• [What you should do] Give back the whole listing word for word and skip each picture.

• [Dataset content]
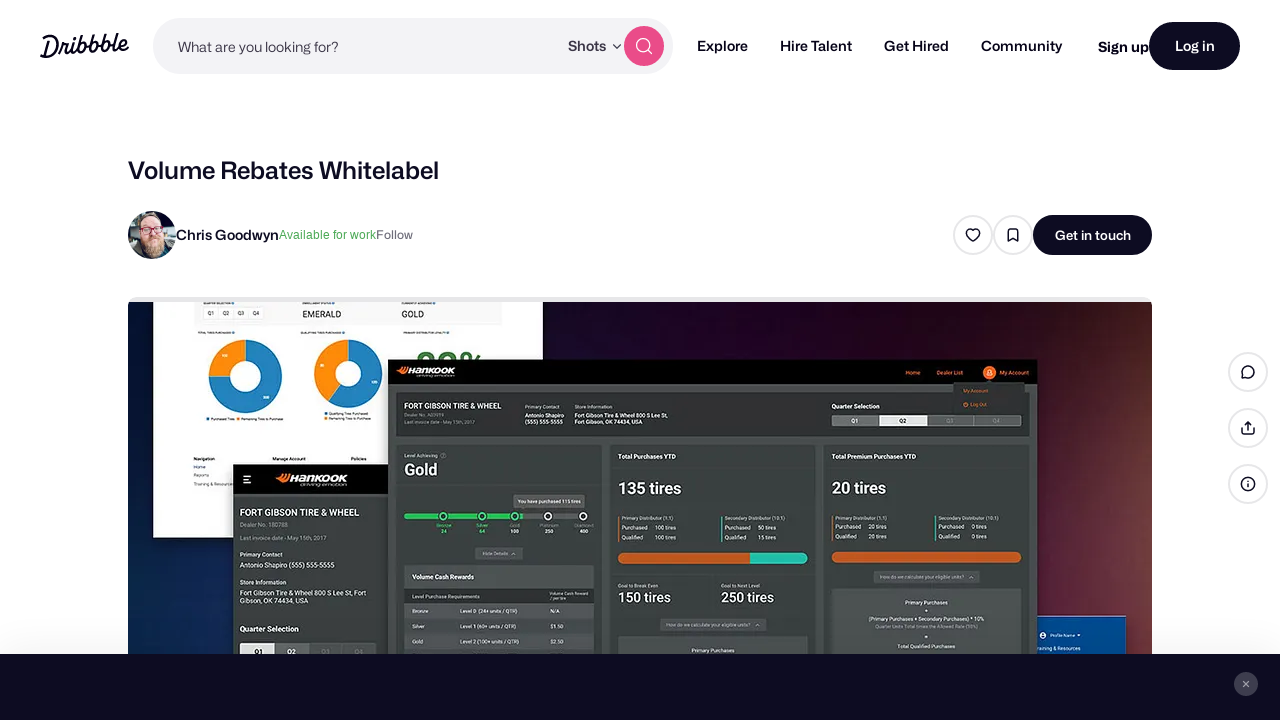

--- FILE ---
content_type: text/html; charset=UTF-8
request_url: https://dribbble.com/shots/24026201-Volume-Rebates-Whitelabel
body_size: 1802
content:
<!DOCTYPE html>
<html lang="en">
<head>
    <meta charset="utf-8">
    <meta name="viewport" content="width=device-width, initial-scale=1">
    <title></title>
    <style>
        body {
            font-family: "Arial";
        }
    </style>
    <script type="text/javascript">
    window.awsWafCookieDomainList = [];
    window.gokuProps = {
"key":"AQIDAHjcYu/GjX+QlghicBgQ/7bFaQZ+m5FKCMDnO+vTbNg96AGDCMl5DXGt87ogO8uf3MwrAAAAfjB8BgkqhkiG9w0BBwagbzBtAgEAMGgGCSqGSIb3DQEHATAeBglghkgBZQMEAS4wEQQM417+ouKt7RDzX5iSAgEQgDuI2n+cQblSoiUA+IhfTYWEuBS9BhB5I/Fees0oZEqbDrW9EPjD0MalVd1gXUXAnizGmv4KwEbOAGmQUQ==",
          "iv":"CgAG9DNj3QAAA9cX",
          "context":"[base64]/28AL4EnspAbjBrKVX6N6xrqHGUa79vjEJALbYz1GulgZIZzT4cDyA27RAoToqY5xdwLjoIZauGtgjqNSNu6DE+RYBUVG4PBFHG0JV2KxP6j2mIA4LTDrkRI1NGbpomZXC93vCHUQrQ/m2f3yo3Wll0gxPa34AXnMJzXZqJ1Pmxw=="
};
    </script>
    <script src="https://043df3d55a9e.947e1d2c.us-east-1.token.awswaf.com/043df3d55a9e/c9933a44d03a/a6adabef7897/challenge.js"></script>
</head>
<body>
    <div id="challenge-container"></div>
    <script type="text/javascript">
        AwsWafIntegration.saveReferrer();
        AwsWafIntegration.checkForceRefresh().then((forceRefresh) => {
            if (forceRefresh) {
                AwsWafIntegration.forceRefreshToken().then(() => {
                    window.location.reload(true);
                });
            } else {
                AwsWafIntegration.getToken().then(() => {
                    window.location.reload(true);
                });
            }
        });
    </script>
    <noscript>
        <h1>JavaScript is disabled</h1>
        In order to continue, we need to verify that you're not a robot.
        This requires JavaScript. Enable JavaScript and then reload the page.
    </noscript>
</body>
</html>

• [Exercise answer]
--- FILE ---
content_type: text/html; charset=UTF-8
request_url: https://dribbble.com/shots/24026201-Volume-Rebates-Whitelabel
body_size: 1802
content:
<!DOCTYPE html>
<html lang="en">
<head>
    <meta charset="utf-8">
    <meta name="viewport" content="width=device-width, initial-scale=1">
    <title></title>
    <style>
        body {
            font-family: "Arial";
        }
    </style>
    <script type="text/javascript">
    window.awsWafCookieDomainList = [];
    window.gokuProps = {
"key":"AQIDAHjcYu/GjX+QlghicBgQ/7bFaQZ+m5FKCMDnO+vTbNg96AGDCMl5DXGt87ogO8uf3MwrAAAAfjB8BgkqhkiG9w0BBwagbzBtAgEAMGgGCSqGSIb3DQEHATAeBglghkgBZQMEAS4wEQQM417+ouKt7RDzX5iSAgEQgDuI2n+cQblSoiUA+IhfTYWEuBS9BhB5I/Fees0oZEqbDrW9EPjD0MalVd1gXUXAnizGmv4KwEbOAGmQUQ==",
          "iv":"CgAG9DNj3QAAA9cX",
          "context":"[base64]/28AL4EnspAbjBrKVX6N6xrqHGUa79vjEJALbYz1GulgZIZzT4cDyA27RAoToqY5xdwLjoIZauGtgjqNSNu6DE+RYBUVG4PBFHG0JV2KxP6j2mIA4LTDrkRI1NGbpomZXC93vCHUQrQ/m2f3yo3Wll0gxPa34AXnMJzXZqJ1Pmxw=="
};
    </script>
    <script src="https://043df3d55a9e.947e1d2c.us-east-1.token.awswaf.com/043df3d55a9e/c9933a44d03a/a6adabef7897/challenge.js"></script>
</head>
<body>
    <div id="challenge-container"></div>
    <script type="text/javascript">
        AwsWafIntegration.saveReferrer();
        AwsWafIntegration.checkForceRefresh().then((forceRefresh) => {
            if (forceRefresh) {
                AwsWafIntegration.forceRefreshToken().then(() => {
                    window.location.reload(true);
                });
            } else {
                AwsWafIntegration.getToken().then(() => {
                    window.location.reload(true);
                });
            }
        });
    </script>
    <noscript>
        <h1>JavaScript is disabled</h1>
        In order to continue, we need to verify that you're not a robot.
        This requires JavaScript. Enable JavaScript and then reload the page.
    </noscript>
</body>
</html>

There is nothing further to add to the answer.